Quase 40% das primeiras consultas hospitalares e 18% das cirurgias nas unidades públicas ultrapassaram os tempos considerados clinicamente aceitáveis no primeiro semestre do ano passado. Os dados são da Entidade Reguladora da Saúde (ERS), que fez uma análise ao cumprimento dos tempos máximos de resposta garantidos no Serviço Nacional de Saúde, com dados de Janeiro a Maio de 2018, que permite ter uma taxa de incumprimento média.

Durante uma audição hoje na comissão parlamentar de Saúde, a presidente da ERS admitiu que o estudo “tem algumas limitações”, por não ter “o panorama total” do cumprimento ou incumprimento dos tempos máximos de resposta garantidos, sobretudo por dificuldades na recolha de informação junto dos hospitais.

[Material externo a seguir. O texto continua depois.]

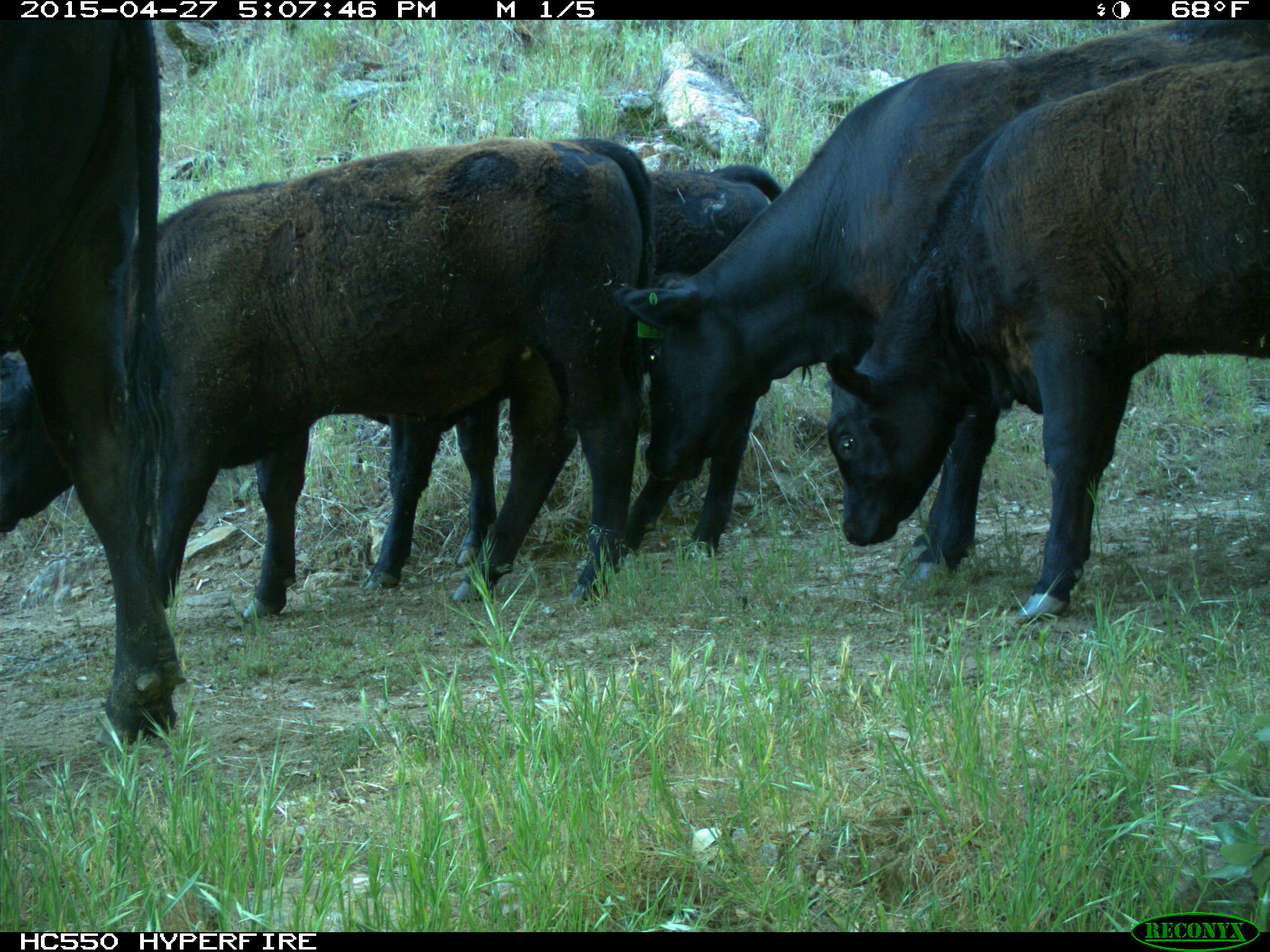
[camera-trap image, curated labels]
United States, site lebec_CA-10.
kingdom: Animalia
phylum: Chordata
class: Mammalia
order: Artiodactyla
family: Bovidae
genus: Bos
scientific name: Bos taurus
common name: domestic cow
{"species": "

Os utentes SNS têm o direito a que lhes sejam prestados cuidados de saúde em tempo considerado clinicamente aceitável para a sua condição de saúde, tendo sido estabelecidos esses tempos máximos de resposta para alguns serviços não urgentes, como consultas ou cirurgias programadas.

Apesar de algumas diferenças entre as várias unidades de saúde, a presidente do regulador da saúde, Sofia Nogueira da Silva, entende que “há um problema sistémico” e “transversal” no SNS.

Nas cirurgias programadas, a taxa média de incumprimento foi de 18%, enquanto nas consultas hospitalares foi de 39%. Contudo, em relação às consultas de especialidade nos hospitais, a responsável salientou que só foi possível monitorizar pouco mais de um terço, referente às consultas que são marcadas por indicação dos médicos de família ou dos centros de saúde.

Em relação aos cuidados de saúde primários, houve também “taxas de incumprimento significativas”, que rondam os 20% nas consultas que não são de doença aguda, sendo que a ERS apenas conseguiu dados do Norte, Centro e Algarve, ficando de fora da análise Lisboa e Vale do Tejo e Alentejo. “A nossa intenção é trabalhar em conjunto com os prestadores e tentar encontrar formas de melhorar. Temos poderes sancionatórios previstos [nesta matéria], mas o nosso entendimento é que aplicar sanções que podem não estar em condições de cumprir só vai trazer pressão adicional”, afirmou Sofia Nogueira da Silva aos deputados, indicando que o Ministério da Saúde já conhece esta análise, que será divulgada pela ERS nos próximos dias.

A responsável considera que “verificar o cumprimento ou o incumprimento” dos tempos máximos de resposta garantidos “não é um fim em si mesmo, mas um ponto de partida”, permitindo identificar problemas e desvios e trabalhar para os resolver.